Loan Modification as the most popular and available option for foreclosure avoidance for most homeowners, is constantly growing in demand. But a lot of people looking into modifications only know that it can lower their interest rates, and are left wondering what is    mortgage modification. There is no mystery around it: Most don't bother to ask many questions until it all comes down on the line. But a little information before foreclosure comes knocking on the door can save more than a headache.


 Here are some hints and bits of information on modifying loans for those who are just now looking into the subject and wondering what is a loan modification:

- Loan modification is an agreement with a lender to lower and fix interest rates based on a household's debt-to-income ratio. Some lenders also offer loan modification programs that wipe away part of the principal.

- Modification is only available to borrowers who are going through a period of financial hardship and are having difficulty making ends meet and affording their monthly mortgage payments.

- Any borrower looking into modification can only have it done once, and it must be on the piece of property they reside on.

- Calling a lender to request their requirements is a must before applying for modification. Knowing a lender's requirements can assist in filling out the application, writing the hardship letter, and gathering the financial documents needed to be approved.

- The hardship letter to be send in to a lender must state the circumstances around ongoing financial hardship as well as the rate the homeowner is seeking.

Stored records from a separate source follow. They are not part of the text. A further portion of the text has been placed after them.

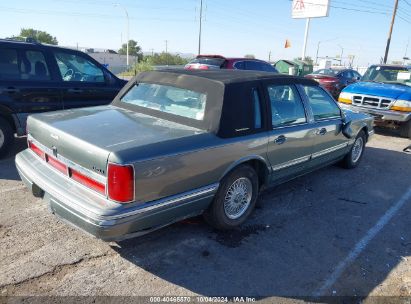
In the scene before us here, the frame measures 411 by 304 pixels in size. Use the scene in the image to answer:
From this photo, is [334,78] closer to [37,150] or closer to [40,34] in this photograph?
[37,150]

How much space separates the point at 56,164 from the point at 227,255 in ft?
5.96

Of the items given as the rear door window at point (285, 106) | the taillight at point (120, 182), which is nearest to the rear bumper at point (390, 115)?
the rear door window at point (285, 106)

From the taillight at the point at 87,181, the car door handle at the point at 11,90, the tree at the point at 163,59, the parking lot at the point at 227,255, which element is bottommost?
the parking lot at the point at 227,255

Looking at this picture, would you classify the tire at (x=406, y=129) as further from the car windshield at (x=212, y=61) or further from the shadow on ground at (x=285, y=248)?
the car windshield at (x=212, y=61)

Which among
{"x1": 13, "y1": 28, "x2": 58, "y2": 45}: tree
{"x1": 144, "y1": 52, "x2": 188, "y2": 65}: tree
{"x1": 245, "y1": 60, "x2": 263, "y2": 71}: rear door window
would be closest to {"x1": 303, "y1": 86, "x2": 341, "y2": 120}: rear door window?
{"x1": 245, "y1": 60, "x2": 263, "y2": 71}: rear door window

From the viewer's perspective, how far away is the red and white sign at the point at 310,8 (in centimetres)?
3225

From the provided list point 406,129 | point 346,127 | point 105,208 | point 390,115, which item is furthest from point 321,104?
point 406,129

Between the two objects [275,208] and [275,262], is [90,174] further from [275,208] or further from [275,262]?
[275,208]

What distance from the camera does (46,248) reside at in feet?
10.9

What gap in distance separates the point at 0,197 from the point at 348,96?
842cm

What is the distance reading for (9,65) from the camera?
549 cm

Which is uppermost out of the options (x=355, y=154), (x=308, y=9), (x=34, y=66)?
(x=308, y=9)

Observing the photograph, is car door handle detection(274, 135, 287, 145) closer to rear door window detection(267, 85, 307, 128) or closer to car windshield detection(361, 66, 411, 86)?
rear door window detection(267, 85, 307, 128)

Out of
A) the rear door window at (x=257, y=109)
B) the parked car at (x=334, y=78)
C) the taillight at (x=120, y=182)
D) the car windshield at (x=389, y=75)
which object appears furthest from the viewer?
the parked car at (x=334, y=78)
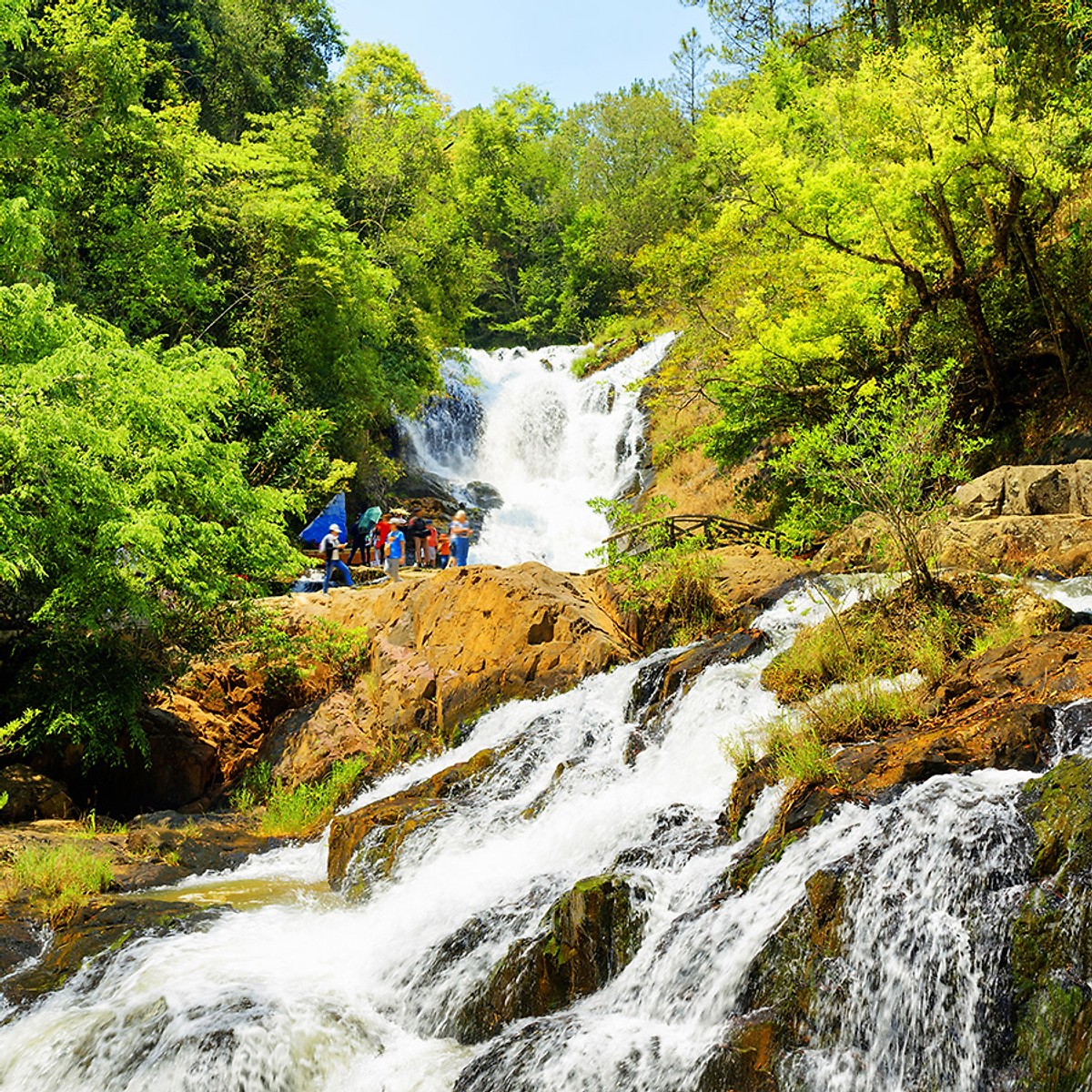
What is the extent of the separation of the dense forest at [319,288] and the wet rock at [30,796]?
1.86 feet

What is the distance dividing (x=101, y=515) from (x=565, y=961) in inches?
252

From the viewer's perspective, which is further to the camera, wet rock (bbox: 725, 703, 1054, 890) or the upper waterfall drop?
the upper waterfall drop

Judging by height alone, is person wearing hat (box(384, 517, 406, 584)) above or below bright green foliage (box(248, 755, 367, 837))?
above

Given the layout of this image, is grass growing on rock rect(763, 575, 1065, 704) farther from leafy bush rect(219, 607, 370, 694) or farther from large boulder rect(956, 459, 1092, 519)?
leafy bush rect(219, 607, 370, 694)

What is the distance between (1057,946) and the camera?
461 cm

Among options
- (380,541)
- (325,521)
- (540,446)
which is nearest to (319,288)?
(325,521)

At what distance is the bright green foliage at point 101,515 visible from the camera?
890cm

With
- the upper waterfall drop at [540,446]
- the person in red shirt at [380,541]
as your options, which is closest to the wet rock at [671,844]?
the person in red shirt at [380,541]

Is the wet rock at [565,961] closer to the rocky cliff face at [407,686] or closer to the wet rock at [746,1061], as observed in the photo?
the wet rock at [746,1061]

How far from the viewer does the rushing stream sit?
4.95m

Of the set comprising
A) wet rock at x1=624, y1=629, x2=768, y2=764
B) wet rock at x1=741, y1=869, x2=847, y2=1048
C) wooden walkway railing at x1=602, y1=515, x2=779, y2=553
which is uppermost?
wooden walkway railing at x1=602, y1=515, x2=779, y2=553

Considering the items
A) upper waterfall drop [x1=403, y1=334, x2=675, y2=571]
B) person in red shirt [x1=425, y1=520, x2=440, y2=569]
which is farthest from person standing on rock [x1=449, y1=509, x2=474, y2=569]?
upper waterfall drop [x1=403, y1=334, x2=675, y2=571]

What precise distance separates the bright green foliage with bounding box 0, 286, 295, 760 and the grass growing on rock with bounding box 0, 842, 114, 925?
1.93 meters

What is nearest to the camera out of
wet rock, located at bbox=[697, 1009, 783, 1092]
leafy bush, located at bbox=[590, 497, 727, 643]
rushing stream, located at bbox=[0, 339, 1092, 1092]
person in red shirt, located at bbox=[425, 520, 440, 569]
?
wet rock, located at bbox=[697, 1009, 783, 1092]
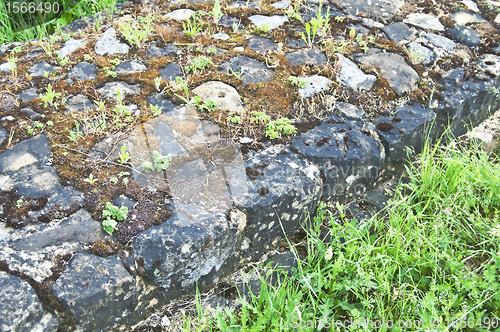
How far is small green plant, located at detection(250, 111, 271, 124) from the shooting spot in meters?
2.73

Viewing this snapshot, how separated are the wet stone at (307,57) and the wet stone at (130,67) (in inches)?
50.5

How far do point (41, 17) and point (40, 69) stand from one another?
5.81ft

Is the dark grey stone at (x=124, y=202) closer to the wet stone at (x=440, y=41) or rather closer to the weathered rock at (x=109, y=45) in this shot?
the weathered rock at (x=109, y=45)

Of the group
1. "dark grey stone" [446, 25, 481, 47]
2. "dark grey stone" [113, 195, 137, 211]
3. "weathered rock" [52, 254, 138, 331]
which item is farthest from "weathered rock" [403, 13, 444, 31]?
"weathered rock" [52, 254, 138, 331]

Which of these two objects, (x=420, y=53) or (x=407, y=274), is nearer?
(x=407, y=274)

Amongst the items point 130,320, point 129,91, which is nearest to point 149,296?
point 130,320

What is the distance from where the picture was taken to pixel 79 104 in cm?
281

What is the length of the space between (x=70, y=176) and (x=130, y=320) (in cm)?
94

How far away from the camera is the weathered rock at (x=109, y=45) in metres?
3.34

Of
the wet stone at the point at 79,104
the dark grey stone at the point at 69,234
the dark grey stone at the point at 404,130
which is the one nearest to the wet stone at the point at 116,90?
the wet stone at the point at 79,104

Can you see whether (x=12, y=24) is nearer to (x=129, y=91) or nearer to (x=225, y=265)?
(x=129, y=91)

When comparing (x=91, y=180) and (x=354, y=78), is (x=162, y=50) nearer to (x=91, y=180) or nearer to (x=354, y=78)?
(x=91, y=180)

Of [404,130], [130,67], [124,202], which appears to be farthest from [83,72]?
[404,130]

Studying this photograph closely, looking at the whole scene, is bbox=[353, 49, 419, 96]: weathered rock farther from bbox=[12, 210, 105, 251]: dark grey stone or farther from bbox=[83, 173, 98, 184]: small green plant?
bbox=[12, 210, 105, 251]: dark grey stone
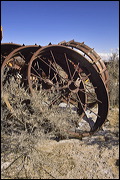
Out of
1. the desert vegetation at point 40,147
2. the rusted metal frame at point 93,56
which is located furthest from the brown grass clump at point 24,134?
the rusted metal frame at point 93,56

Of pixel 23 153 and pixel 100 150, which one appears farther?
pixel 100 150

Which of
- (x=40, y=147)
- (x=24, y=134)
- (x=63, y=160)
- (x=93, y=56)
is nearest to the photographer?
(x=24, y=134)

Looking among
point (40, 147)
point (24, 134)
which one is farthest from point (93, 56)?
point (40, 147)

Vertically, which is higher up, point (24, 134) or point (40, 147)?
point (24, 134)

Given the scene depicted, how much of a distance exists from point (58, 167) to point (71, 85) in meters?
3.14

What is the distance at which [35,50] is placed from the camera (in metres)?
5.87

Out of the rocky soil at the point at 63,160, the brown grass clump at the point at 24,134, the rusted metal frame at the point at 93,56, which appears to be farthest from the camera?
the rusted metal frame at the point at 93,56

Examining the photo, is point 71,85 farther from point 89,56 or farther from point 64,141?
point 64,141

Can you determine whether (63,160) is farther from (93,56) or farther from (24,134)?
(93,56)

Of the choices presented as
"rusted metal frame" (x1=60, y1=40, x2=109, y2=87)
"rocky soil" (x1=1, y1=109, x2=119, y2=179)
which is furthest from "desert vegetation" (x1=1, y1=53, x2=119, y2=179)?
"rusted metal frame" (x1=60, y1=40, x2=109, y2=87)

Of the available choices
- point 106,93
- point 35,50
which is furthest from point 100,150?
point 35,50

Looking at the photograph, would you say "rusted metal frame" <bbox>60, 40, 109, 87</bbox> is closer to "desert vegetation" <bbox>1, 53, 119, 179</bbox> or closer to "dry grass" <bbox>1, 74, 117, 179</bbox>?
"desert vegetation" <bbox>1, 53, 119, 179</bbox>

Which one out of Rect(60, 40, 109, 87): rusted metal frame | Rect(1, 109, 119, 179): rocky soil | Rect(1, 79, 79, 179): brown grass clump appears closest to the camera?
Rect(1, 79, 79, 179): brown grass clump

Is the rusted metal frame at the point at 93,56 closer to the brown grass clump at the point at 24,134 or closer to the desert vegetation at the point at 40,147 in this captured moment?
the desert vegetation at the point at 40,147
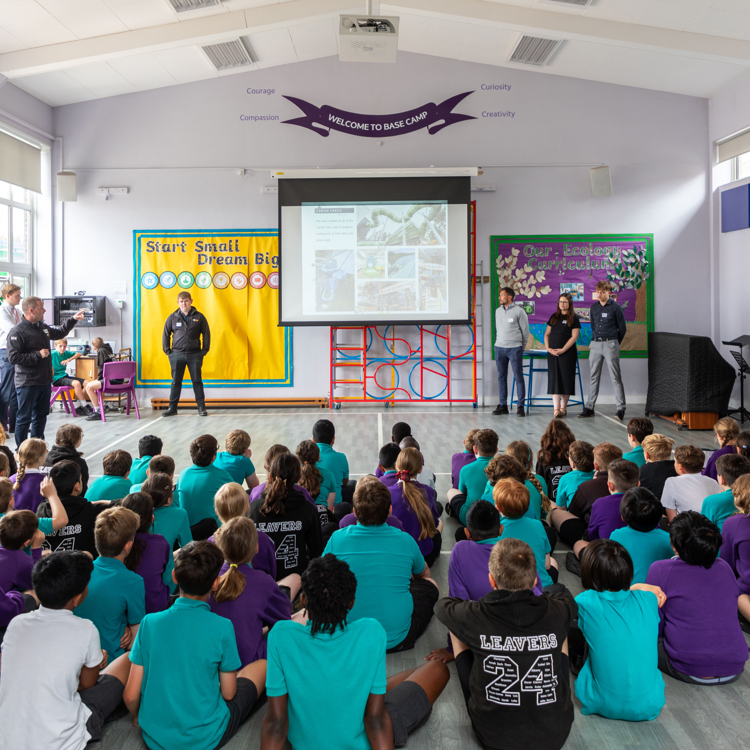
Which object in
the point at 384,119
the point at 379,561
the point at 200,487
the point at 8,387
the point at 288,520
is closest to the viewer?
the point at 379,561

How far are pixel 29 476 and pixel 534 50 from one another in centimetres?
733

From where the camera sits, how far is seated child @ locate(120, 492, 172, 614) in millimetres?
2312

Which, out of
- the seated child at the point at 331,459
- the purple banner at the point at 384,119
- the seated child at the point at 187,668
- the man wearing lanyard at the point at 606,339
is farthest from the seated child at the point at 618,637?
the purple banner at the point at 384,119

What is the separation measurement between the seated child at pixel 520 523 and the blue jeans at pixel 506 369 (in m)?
5.33

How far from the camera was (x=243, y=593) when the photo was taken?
6.55 feet

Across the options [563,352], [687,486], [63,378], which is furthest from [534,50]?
[63,378]

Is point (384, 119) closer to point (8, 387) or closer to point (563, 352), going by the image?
point (563, 352)

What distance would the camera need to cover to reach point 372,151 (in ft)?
27.2

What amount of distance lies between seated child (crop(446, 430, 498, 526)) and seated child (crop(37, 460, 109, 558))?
1.86 meters

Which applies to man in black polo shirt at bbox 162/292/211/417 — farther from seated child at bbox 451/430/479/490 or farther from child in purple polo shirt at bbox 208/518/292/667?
child in purple polo shirt at bbox 208/518/292/667

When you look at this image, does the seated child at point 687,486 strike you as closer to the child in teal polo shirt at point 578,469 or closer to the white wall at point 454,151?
the child in teal polo shirt at point 578,469

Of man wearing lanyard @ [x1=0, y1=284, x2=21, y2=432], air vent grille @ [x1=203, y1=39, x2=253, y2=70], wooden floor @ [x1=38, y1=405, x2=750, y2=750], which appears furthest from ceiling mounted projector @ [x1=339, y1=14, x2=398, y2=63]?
man wearing lanyard @ [x1=0, y1=284, x2=21, y2=432]

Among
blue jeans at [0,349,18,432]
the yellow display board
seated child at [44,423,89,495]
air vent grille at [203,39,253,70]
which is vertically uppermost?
air vent grille at [203,39,253,70]

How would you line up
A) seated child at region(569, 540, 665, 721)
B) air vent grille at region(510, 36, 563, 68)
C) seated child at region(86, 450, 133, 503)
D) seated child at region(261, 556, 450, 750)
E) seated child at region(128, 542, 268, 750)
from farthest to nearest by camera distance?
air vent grille at region(510, 36, 563, 68)
seated child at region(86, 450, 133, 503)
seated child at region(569, 540, 665, 721)
seated child at region(128, 542, 268, 750)
seated child at region(261, 556, 450, 750)
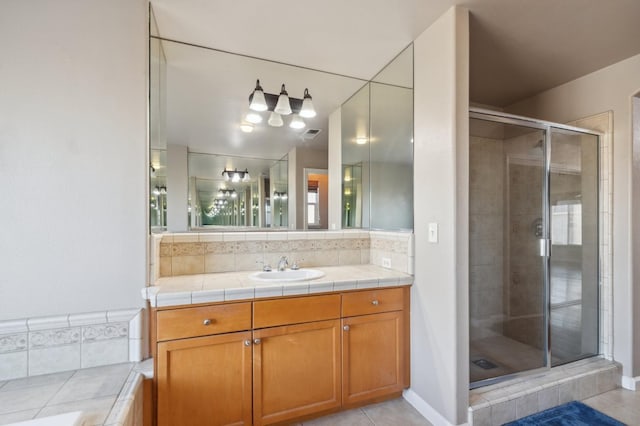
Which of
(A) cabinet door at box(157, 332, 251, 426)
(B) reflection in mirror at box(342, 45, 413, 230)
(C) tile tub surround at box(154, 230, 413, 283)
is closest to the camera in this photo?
(A) cabinet door at box(157, 332, 251, 426)

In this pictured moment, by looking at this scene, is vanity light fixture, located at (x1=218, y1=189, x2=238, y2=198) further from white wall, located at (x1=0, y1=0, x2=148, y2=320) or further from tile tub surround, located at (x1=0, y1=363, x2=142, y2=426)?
tile tub surround, located at (x1=0, y1=363, x2=142, y2=426)

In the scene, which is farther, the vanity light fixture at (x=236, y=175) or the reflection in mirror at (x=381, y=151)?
the vanity light fixture at (x=236, y=175)

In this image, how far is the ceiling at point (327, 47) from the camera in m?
1.60

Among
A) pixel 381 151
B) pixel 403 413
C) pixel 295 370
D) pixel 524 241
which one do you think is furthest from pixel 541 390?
pixel 381 151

- All lenders require recent pay stubs (bank statements for those who are self-employed), documentation on monthly expenses, and the most recent income tax documents. Some require a written budget.

- It usually takes up to eight weeks for a modification application to be worked out, whether approved or not.

To answer the question "What is a loan modification": A loan modification is the only way most homeowners can stay in their homes if they're having financial troubles big enough to affect their ability to pay their mortgage.